___ DATASET RECORDS
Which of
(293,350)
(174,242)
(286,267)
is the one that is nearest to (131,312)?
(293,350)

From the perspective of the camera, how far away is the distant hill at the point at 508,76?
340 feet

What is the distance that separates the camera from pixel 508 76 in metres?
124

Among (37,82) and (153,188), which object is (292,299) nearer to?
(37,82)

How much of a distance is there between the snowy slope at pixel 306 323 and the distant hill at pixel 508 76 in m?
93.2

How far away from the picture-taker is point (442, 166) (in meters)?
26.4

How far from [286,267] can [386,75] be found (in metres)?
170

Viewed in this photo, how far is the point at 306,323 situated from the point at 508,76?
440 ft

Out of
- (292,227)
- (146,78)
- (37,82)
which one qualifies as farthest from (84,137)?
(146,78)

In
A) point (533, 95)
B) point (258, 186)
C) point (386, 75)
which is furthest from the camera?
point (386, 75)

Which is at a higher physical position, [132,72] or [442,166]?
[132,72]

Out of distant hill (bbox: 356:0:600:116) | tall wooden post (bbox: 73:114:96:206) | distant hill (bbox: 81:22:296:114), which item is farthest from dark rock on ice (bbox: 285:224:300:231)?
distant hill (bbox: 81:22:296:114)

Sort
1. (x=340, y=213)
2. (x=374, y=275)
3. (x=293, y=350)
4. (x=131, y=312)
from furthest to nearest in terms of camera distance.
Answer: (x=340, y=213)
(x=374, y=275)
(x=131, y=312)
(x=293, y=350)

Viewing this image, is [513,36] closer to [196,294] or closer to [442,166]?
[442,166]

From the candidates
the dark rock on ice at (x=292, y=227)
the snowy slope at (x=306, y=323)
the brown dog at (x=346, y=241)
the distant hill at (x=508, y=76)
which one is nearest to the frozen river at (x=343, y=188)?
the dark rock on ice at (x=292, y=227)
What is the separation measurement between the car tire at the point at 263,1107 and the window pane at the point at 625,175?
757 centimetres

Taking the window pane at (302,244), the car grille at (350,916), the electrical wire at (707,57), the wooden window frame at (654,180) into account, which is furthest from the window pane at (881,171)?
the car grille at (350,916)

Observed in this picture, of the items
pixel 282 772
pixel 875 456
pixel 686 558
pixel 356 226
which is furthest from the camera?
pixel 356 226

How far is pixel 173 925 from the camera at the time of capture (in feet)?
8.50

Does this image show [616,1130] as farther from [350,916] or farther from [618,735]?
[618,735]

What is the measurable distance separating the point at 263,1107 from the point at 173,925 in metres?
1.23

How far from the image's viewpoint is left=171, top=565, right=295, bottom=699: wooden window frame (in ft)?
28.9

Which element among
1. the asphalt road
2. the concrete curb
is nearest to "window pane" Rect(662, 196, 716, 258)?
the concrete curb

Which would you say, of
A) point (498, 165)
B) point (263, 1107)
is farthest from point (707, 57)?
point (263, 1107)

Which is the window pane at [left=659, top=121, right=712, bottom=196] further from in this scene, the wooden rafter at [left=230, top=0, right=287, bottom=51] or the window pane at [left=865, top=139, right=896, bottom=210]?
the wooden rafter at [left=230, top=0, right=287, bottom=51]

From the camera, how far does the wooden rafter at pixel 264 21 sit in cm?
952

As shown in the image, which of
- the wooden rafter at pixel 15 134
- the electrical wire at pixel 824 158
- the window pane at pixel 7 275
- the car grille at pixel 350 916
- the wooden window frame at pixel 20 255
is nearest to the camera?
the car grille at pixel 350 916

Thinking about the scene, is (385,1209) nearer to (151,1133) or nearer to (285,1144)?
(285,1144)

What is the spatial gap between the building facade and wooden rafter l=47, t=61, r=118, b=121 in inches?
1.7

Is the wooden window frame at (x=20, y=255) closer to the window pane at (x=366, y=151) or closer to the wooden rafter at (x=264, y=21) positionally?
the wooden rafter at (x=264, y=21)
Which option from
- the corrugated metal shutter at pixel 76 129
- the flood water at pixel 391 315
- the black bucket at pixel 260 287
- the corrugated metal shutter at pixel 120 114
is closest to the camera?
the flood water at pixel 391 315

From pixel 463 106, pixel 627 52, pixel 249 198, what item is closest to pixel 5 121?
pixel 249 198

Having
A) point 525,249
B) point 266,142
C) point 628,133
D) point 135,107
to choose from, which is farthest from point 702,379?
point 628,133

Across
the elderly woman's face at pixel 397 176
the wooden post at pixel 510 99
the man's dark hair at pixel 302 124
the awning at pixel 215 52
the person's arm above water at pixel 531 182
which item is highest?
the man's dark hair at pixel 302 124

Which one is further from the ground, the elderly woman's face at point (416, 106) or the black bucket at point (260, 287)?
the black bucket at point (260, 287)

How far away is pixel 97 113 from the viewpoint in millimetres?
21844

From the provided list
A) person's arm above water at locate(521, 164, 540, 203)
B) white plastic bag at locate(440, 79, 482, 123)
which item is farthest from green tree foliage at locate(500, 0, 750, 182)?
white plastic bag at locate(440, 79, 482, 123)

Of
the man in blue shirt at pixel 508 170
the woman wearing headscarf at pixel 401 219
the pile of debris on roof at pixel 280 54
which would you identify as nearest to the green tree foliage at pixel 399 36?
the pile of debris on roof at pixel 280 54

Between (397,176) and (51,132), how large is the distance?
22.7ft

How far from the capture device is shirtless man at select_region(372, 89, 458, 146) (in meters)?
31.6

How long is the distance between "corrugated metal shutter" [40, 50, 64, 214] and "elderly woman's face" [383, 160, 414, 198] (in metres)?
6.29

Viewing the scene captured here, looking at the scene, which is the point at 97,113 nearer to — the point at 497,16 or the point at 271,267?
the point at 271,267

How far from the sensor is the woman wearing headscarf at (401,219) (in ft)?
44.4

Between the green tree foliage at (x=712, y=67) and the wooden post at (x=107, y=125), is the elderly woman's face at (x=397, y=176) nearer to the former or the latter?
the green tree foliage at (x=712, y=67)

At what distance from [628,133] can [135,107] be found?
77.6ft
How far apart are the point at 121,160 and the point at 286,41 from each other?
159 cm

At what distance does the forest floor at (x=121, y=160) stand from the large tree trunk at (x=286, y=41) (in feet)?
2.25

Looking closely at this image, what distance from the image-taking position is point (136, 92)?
______
● **STATED TASK**:
Render all of the data above as a numbered list, one line per item, and leave out the blank lines.

● **RESULT BELOW**:
1. Which of
2. (293,350)
3. (174,242)
4. (286,267)
5. is the one that is nearest to (131,312)?
6. (293,350)
7. From the perspective of the camera, how far away is the distant hill at the point at 508,76?
8. 340 feet
9. What is the distance that separates the camera from pixel 508 76 in metres?
10. 124
11. Among (37,82) and (153,188), which object is (292,299) nearer to?
12. (37,82)
13. How much of a distance is there between the snowy slope at pixel 306 323 and the distant hill at pixel 508 76 in m?
14. 93.2
15. How far away from the picture-taker is point (442, 166) (in meters)?
16. 26.4
17. How far from [286,267] can [386,75] be found (in metres)?
18. 170
19. Viewed in this photo, how far is the point at 306,323 situated from the point at 508,76?
20. 440 ft
21. Out of
22. - (292,227)
23. - (146,78)
24. - (37,82)
25. which one qualifies as farthest from (84,137)?
26. (146,78)
27. In
28. A) point (533, 95)
29. B) point (258, 186)
30. C) point (386, 75)
31. which is furthest from the camera?
32. point (386, 75)
33. Which is at a higher physical position, [132,72] or [442,166]?
34. [132,72]
35. Out of distant hill (bbox: 356:0:600:116) | tall wooden post (bbox: 73:114:96:206) | distant hill (bbox: 81:22:296:114), which item is farthest from dark rock on ice (bbox: 285:224:300:231)?
36. distant hill (bbox: 81:22:296:114)
37. Sort
38. 1. (x=340, y=213)
39. 2. (x=374, y=275)
40. 3. (x=293, y=350)
41. 4. (x=131, y=312)
42. from furthest to nearest in terms of camera distance.
43. Answer: (x=340, y=213)
44. (x=374, y=275)
45. (x=131, y=312)
46. (x=293, y=350)
47. Viewing this image, is [513,36] closer to [196,294] or closer to [442,166]?
48. [442,166]
49. From the candidates
50. the dark rock on ice at (x=292, y=227)
51. the snowy slope at (x=306, y=323)
52. the brown dog at (x=346, y=241)
53. the distant hill at (x=508, y=76)
54. which one is nearest to the frozen river at (x=343, y=188)?
55. the dark rock on ice at (x=292, y=227)
56. What is the separation measurement between the car tire at the point at 263,1107 and the window pane at the point at 625,175?
57. 757 centimetres
58. Taking the window pane at (302,244), the car grille at (350,916), the electrical wire at (707,57), the wooden window frame at (654,180) into account, which is furthest from the window pane at (881,171)?
59. the car grille at (350,916)
60. Observed in this picture, of the items
61. pixel 282 772
62. pixel 875 456
63. pixel 686 558
64. pixel 356 226
65. which is furthest from the camera?
66. pixel 356 226
67. How far is pixel 173 925 from the camera at the time of capture (in feet)?
68. 8.50
69. Does this image show [616,1130] as farther from [350,916] or farther from [618,735]?
70. [618,735]
71. What is the measurable distance separating the point at 263,1107 from the point at 173,925 in metres?
72. 1.23
73. How far from the image's viewpoint is left=171, top=565, right=295, bottom=699: wooden window frame (in ft)?
74. 28.9
75. Which element among
76. 1. the asphalt road
77. 2. the concrete curb
78. is nearest to "window pane" Rect(662, 196, 716, 258)?
79. the concrete curb
80. Which would you say, of
81. A) point (498, 165)
82. B) point (263, 1107)
83. is farthest from point (707, 57)?
84. point (263, 1107)
85. Which is the window pane at [left=659, top=121, right=712, bottom=196] further from in this scene, the wooden rafter at [left=230, top=0, right=287, bottom=51] or the window pane at [left=865, top=139, right=896, bottom=210]?
86. the wooden rafter at [left=230, top=0, right=287, bottom=51]
87. From the camera, how far does the wooden rafter at pixel 264 21 sit in cm?
88. 952
89. As shown in the image, which of
90. - the wooden rafter at pixel 15 134
91. - the electrical wire at pixel 824 158
92. - the window pane at pixel 7 275
93. - the car grille at pixel 350 916
94. - the wooden window frame at pixel 20 255
95. is nearest to the camera?
96. the car grille at pixel 350 916
97. Thinking about the scene, is (385,1209) nearer to (151,1133) or nearer to (285,1144)?
98. (285,1144)
99. What is the spatial gap between the building facade and wooden rafter l=47, t=61, r=118, b=121 in inches?
100. 1.7
101. Is the wooden window frame at (x=20, y=255) closer to the window pane at (x=366, y=151) or closer to the wooden rafter at (x=264, y=21) positionally?
102. the wooden rafter at (x=264, y=21)
103. Which option from
104. - the corrugated metal shutter at pixel 76 129
105. - the flood water at pixel 391 315
106. - the black bucket at pixel 260 287
107. - the corrugated metal shutter at pixel 120 114
108. is closest to the camera?
109. the flood water at pixel 391 315
110. From pixel 463 106, pixel 627 52, pixel 249 198, what item is closest to pixel 5 121?
111. pixel 249 198
112. Having
113. A) point 525,249
114. B) point 266,142
115. C) point 628,133
116. D) point 135,107
117. to choose from, which is farthest from point 702,379?
118. point 628,133
119. Across
120. the elderly woman's face at pixel 397 176
121. the wooden post at pixel 510 99
122. the man's dark hair at pixel 302 124
123. the awning at pixel 215 52
124. the person's arm above water at pixel 531 182
125. which item is highest?
126. the man's dark hair at pixel 302 124
127. Which one is further from the ground, the elderly woman's face at point (416, 106) or the black bucket at point (260, 287)?
128. the black bucket at point (260, 287)
129. How far away is pixel 97 113 from the viewpoint in millimetres?
130. 21844
131. From the provided list
132. A) person's arm above water at locate(521, 164, 540, 203)
133. B) white plastic bag at locate(440, 79, 482, 123)
134. which item is farthest from green tree foliage at locate(500, 0, 750, 182)?
135. white plastic bag at locate(440, 79, 482, 123)
136. Of
137. the man in blue shirt at pixel 508 170
138. the woman wearing headscarf at pixel 401 219
139. the pile of debris on roof at pixel 280 54
140. which would you identify as nearest to the green tree foliage at pixel 399 36?
141. the pile of debris on roof at pixel 280 54
142. Between (397,176) and (51,132), how large is the distance?
143. 22.7ft
144. How far from the capture device is shirtless man at select_region(372, 89, 458, 146) (in meters)?
145. 31.6
146. How long is the distance between "corrugated metal shutter" [40, 50, 64, 214] and "elderly woman's face" [383, 160, 414, 198] (in metres)?
147. 6.29
148. Viewing the scene captured here, looking at the scene, which is the point at 97,113 nearer to — the point at 497,16 or the point at 271,267?
149. the point at 271,267
150. How far from the sensor is the woman wearing headscarf at (401,219) (in ft)?
151. 44.4
152. Between the green tree foliage at (x=712, y=67) and the wooden post at (x=107, y=125), is the elderly woman's face at (x=397, y=176) nearer to the former or the latter?
153. the green tree foliage at (x=712, y=67)
154. At what distance from [628,133] can [135,107] be found?
155. 77.6ft
156. How far apart are the point at 121,160 and the point at 286,41 from each other?
157. 159 cm
158. At what distance does the forest floor at (x=121, y=160) stand from the large tree trunk at (x=286, y=41) (in feet)?
159. 2.25
160. Looking closely at this image, what distance from the image-taking position is point (136, 92)?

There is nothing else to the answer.